So last year Wiscon had a harassment problem when Elise Matthesen was harassed by somebody who later turned out to be Tor editor Jim Frenkel, who was fired for this and similar harassment. This year Wiscon still has a harassment problem, as Jim Frenkel was allowed to not only attend, but play an active role in the con. Which inevitably led to at least one of his victims being made to feel unsafe.
At best, this is a massive fuckup from a convention that should’ve and could’ve know better, at worst this was a deliberate abnegation of responsibility on the part of the concom.
I mean, this is not some kind of borderline case: Frenkel admitted to what he had done and even his employer found the evidence for his harassment clear enough to fire him for it, so hard could it be to just refuse him entry? As well, both the case and Frenkel are well known enough that anybody on the concom should know who he was and why he shouldn’t have been at the con the moment they saw his name on a membership list or volunteer sheet. Or is that the problem, that he was a well known fan, a friend or acquintance perhaps, who had done something wrong but had apologised and it seemed unfair to punish him further?

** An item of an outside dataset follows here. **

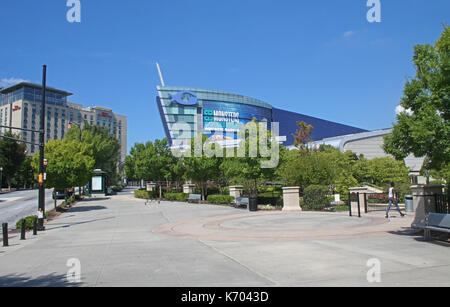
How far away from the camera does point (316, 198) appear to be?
22.8 m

But of course, as we all know, to be lenient to a harasser at a con means making your con unsafe for his victims and potential victims, means excluding these people from your con, means you make a choice in favour of harassment. That’s the message that Wiscon has sent out by allowing Frenkel, a year after he was called out for his behaviour, back into the con. Its actions show that it isn’t a safe place, that in fact as an organisation it doesn’t take harassment seriously and thinks the right of the harasser to go to the con trumps that of his victims to feel safe. If I had been harassed by Frenkel or somebody like him, I certainly wouldn’t return to a con that not only hadn’t prevented this harassment, but hadn’t even seem fit to exclude the harasser after the fact.
Again, it’s not as if Wiscon couldn’t have know this would happen, or didn’t have the resources or knowledge to have handled this better, considering the Readercon example, another con that went through a high profile harassment case and then actually took the time to improve both its policies and policing of harassment. Nobody at Wiscon thought to talk to them?
Is it just me, or does this all seem to point at Wiscon not taking harassment at all seriously, thinking that as a feminist convention it couldn’t happen there?